Dr Hayley Willacy would recommend this study which asks if it is time to limit the use of proton pump inhibitors (PPIs). The study found that, when compared to H2-blockers, PPI use was associated with a 25 per cent increased risk of all-cause mortality. The authors state that this should not deter prescription and use of PPIs where medically indicated, but should encourage and promote pharmacovigilance and emphasise the need to exercise judicious use of PPIs, and limit use and duration of therapy to instances where there is a clear medical indication and where benefit outweighs potential risk.
Patients should be reviewed at the end of a course of treatment, especially H. pylori eradication, to confirm a satisfactory outcome. The criteria to be used to measure satisfactory patient outcome are subject to controversy, and instruments to determine clinical endpoints are evolving.
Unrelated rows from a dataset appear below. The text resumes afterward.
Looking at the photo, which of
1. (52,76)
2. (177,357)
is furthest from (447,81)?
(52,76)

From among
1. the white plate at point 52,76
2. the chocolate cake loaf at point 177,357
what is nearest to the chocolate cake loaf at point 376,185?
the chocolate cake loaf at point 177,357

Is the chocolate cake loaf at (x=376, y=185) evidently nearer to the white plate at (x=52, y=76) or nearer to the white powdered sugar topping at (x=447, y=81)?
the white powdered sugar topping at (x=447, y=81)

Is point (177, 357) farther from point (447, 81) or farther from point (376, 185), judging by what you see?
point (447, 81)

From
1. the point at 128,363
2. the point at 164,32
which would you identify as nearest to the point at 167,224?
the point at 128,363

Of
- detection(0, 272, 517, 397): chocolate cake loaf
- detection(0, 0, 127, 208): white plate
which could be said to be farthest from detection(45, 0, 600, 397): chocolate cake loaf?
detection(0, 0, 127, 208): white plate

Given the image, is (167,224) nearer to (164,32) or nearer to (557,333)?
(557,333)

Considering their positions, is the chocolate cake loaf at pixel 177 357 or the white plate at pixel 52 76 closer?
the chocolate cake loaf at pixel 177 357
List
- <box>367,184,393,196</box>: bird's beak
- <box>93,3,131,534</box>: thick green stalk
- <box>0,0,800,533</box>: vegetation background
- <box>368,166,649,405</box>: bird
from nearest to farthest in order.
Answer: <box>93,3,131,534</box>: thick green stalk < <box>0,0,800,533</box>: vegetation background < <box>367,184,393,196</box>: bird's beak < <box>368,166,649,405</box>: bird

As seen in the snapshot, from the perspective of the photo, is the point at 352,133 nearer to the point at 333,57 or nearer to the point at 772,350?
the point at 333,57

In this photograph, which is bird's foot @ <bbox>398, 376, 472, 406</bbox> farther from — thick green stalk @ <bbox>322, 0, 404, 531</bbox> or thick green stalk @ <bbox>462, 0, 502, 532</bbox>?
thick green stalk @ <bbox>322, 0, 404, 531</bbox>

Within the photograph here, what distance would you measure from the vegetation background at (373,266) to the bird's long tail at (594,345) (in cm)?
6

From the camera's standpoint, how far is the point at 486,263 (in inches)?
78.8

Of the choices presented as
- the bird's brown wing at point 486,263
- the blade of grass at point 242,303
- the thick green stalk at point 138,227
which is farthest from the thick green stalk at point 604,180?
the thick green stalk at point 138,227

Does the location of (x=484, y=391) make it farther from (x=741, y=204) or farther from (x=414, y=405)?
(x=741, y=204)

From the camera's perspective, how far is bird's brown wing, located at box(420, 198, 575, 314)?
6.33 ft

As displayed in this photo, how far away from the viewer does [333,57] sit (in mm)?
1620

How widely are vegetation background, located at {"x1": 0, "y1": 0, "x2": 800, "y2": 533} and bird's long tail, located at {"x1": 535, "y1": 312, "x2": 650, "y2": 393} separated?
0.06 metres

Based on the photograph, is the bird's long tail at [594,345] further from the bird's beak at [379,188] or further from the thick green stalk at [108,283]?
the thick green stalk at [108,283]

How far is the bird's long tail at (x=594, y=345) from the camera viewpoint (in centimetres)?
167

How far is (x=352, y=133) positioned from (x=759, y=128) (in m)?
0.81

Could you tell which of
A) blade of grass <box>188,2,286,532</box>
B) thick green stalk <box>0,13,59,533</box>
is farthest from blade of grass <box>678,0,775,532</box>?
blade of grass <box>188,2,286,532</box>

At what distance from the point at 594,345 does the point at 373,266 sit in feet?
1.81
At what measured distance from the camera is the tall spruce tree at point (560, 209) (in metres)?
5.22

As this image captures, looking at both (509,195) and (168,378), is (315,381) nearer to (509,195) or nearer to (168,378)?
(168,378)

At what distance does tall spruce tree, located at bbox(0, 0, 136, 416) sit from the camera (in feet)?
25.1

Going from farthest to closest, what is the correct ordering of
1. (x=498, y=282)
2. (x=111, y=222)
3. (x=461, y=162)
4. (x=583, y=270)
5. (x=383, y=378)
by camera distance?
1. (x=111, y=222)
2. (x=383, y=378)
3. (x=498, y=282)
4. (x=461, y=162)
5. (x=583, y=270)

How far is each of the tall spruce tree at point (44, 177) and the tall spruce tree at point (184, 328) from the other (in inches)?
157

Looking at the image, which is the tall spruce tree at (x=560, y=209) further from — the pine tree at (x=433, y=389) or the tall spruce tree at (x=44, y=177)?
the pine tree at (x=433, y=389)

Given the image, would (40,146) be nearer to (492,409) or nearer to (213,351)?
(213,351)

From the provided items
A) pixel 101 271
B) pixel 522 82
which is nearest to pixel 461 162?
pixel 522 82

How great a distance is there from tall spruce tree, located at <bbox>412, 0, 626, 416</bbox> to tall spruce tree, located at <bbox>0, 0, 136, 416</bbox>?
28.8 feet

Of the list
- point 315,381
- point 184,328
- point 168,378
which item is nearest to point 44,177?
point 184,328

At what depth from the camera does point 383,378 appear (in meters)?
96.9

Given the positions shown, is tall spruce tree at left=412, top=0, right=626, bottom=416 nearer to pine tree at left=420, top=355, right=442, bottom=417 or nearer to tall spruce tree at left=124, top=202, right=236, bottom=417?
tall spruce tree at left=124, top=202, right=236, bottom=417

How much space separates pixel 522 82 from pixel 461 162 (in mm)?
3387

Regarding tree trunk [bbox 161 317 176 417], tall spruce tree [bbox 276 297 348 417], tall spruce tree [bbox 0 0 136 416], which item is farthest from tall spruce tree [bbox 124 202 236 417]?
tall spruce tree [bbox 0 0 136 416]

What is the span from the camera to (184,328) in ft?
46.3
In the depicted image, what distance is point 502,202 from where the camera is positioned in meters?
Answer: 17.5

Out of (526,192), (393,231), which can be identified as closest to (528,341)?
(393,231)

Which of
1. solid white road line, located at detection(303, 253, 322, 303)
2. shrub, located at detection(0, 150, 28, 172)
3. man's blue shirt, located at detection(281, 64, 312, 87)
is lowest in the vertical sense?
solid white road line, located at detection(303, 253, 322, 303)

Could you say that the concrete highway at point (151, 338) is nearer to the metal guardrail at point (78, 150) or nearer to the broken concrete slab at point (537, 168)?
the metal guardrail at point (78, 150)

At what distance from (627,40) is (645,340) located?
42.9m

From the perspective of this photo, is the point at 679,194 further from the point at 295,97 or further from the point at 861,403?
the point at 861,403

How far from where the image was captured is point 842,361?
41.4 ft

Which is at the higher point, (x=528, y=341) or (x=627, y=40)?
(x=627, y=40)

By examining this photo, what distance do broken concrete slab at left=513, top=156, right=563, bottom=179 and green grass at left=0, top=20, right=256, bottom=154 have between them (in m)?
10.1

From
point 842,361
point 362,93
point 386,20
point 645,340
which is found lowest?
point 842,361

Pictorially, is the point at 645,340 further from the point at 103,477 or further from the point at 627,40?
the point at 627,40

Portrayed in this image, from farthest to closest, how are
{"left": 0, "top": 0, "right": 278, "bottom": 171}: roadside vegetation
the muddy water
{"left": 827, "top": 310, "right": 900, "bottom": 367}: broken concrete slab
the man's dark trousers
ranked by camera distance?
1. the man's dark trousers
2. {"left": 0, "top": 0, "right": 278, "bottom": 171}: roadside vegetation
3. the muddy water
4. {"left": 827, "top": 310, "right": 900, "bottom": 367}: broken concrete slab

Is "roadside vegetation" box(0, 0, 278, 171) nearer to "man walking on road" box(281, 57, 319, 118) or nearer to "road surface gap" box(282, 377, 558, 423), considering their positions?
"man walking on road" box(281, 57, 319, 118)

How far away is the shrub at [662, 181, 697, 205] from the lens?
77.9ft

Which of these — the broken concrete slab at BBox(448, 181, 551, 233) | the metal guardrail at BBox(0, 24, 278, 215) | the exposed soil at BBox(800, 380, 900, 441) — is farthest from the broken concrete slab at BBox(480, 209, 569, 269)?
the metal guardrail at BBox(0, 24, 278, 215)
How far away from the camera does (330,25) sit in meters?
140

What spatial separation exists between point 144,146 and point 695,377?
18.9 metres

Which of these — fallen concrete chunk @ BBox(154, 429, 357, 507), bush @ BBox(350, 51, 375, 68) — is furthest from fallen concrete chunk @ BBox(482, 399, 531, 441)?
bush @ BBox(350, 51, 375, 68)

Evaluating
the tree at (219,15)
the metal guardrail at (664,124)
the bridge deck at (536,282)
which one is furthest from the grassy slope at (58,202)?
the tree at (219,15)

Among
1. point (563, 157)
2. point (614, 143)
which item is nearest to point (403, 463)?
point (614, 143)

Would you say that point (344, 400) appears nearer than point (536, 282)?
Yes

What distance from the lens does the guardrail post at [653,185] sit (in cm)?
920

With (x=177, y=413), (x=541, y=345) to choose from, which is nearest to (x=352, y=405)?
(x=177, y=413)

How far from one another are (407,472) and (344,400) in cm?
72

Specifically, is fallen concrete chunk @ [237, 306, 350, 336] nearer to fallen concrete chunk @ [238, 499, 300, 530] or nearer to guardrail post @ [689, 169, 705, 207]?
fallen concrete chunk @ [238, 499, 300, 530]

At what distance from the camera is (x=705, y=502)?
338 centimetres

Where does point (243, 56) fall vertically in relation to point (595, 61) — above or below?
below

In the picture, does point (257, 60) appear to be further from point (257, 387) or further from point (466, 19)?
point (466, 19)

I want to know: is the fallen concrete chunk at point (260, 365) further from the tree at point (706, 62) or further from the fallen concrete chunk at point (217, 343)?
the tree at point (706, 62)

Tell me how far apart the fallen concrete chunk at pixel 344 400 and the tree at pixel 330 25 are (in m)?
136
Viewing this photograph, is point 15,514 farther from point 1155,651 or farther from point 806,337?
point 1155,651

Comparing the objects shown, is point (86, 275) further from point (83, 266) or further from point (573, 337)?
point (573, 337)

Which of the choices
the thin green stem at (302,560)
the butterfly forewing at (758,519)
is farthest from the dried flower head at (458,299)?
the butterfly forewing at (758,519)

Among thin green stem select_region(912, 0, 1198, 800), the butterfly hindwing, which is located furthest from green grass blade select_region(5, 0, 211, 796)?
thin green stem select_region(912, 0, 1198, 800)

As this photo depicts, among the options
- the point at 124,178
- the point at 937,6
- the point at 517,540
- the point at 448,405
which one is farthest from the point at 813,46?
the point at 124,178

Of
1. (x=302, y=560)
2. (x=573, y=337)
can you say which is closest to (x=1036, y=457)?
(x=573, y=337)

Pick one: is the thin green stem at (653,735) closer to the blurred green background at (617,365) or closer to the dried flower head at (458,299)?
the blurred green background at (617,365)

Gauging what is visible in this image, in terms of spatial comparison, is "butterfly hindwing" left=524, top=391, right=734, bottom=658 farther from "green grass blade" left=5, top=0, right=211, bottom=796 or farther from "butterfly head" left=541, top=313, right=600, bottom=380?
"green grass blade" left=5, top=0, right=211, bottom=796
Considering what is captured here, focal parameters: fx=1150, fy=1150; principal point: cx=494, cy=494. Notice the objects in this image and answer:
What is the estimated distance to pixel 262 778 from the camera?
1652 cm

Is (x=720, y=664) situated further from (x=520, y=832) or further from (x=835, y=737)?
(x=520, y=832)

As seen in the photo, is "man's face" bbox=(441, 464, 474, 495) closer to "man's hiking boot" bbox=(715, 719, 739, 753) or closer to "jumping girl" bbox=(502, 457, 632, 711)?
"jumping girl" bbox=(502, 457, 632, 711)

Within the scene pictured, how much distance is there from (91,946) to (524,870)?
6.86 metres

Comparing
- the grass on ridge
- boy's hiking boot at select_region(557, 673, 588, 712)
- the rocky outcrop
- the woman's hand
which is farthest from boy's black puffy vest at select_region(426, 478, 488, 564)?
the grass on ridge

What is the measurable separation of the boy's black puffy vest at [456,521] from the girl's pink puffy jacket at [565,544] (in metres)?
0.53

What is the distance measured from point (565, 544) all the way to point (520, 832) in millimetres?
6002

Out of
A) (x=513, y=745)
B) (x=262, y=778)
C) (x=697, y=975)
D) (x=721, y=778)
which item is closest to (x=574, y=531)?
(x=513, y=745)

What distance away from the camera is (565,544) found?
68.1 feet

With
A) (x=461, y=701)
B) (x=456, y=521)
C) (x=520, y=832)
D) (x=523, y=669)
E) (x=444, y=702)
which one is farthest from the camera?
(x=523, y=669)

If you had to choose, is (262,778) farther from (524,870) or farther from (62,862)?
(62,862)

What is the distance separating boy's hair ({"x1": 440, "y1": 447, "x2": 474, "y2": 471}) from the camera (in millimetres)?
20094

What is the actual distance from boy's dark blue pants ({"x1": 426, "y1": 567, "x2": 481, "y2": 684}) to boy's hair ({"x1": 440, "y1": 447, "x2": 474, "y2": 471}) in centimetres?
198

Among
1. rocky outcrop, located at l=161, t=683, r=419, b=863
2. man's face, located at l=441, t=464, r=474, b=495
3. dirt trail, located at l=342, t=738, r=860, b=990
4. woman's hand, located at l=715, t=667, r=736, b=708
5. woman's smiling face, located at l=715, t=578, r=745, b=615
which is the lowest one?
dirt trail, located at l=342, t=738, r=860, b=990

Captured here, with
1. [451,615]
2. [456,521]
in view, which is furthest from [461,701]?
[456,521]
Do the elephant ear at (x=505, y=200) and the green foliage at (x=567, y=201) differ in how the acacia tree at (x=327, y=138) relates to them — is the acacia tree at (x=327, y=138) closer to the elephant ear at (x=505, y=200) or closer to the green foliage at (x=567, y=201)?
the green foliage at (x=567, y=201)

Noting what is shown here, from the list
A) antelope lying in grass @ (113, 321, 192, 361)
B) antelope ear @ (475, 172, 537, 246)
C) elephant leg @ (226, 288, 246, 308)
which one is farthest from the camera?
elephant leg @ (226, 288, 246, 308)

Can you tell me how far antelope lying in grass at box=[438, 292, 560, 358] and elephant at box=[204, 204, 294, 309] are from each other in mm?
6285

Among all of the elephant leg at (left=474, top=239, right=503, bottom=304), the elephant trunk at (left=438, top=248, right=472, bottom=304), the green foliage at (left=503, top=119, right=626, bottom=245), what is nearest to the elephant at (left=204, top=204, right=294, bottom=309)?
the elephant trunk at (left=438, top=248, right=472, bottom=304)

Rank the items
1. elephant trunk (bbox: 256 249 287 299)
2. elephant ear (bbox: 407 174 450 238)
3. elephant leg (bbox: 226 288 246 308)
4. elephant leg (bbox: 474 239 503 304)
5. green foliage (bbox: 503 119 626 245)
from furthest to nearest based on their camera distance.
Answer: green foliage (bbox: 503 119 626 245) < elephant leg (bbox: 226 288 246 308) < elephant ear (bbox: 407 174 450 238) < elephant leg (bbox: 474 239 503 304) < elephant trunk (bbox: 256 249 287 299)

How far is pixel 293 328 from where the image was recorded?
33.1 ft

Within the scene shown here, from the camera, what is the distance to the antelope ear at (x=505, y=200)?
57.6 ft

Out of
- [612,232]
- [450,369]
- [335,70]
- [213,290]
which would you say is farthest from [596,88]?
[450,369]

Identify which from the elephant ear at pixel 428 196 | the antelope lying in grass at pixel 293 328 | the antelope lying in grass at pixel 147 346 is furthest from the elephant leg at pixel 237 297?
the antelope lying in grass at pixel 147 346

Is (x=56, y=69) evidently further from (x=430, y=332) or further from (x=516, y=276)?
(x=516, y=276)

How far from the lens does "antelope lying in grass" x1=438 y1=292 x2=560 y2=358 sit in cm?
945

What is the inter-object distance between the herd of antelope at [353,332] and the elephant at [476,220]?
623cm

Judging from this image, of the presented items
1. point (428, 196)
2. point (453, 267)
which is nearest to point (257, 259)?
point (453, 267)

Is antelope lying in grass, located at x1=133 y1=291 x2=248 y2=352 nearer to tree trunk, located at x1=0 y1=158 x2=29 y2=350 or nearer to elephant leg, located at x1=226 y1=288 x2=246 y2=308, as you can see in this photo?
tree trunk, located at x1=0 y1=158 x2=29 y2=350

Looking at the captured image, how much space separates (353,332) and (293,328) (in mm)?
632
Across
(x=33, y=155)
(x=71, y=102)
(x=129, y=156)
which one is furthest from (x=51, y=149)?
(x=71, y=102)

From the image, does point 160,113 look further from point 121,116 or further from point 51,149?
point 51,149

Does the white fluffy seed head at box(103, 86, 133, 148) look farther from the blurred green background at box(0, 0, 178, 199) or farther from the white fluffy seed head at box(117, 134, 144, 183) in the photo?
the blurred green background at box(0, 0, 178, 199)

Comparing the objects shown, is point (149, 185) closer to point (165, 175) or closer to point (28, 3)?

If simple acid suppression is given, the patient should be reviewed after one or two months to ascertain that the end is being achieved and there are no warning signs such as weight loss to suggest malignancy.
Referral for endoscopy
Routine endoscopic investigation of dyspeptic patients is not necessary but should be considered in patients over the age of 55 where symptoms persist despite H. pylori testing and acid suppression.
- Family history of upper GI cancer in more than two first-degree relatives.
- Barrett's oesophagitis.
- Pernicious anaemia.
- Peptic ulcer surgery over 20 years ago.
- Known dysplasia, atrophic gastritis, intestinal metaplasia.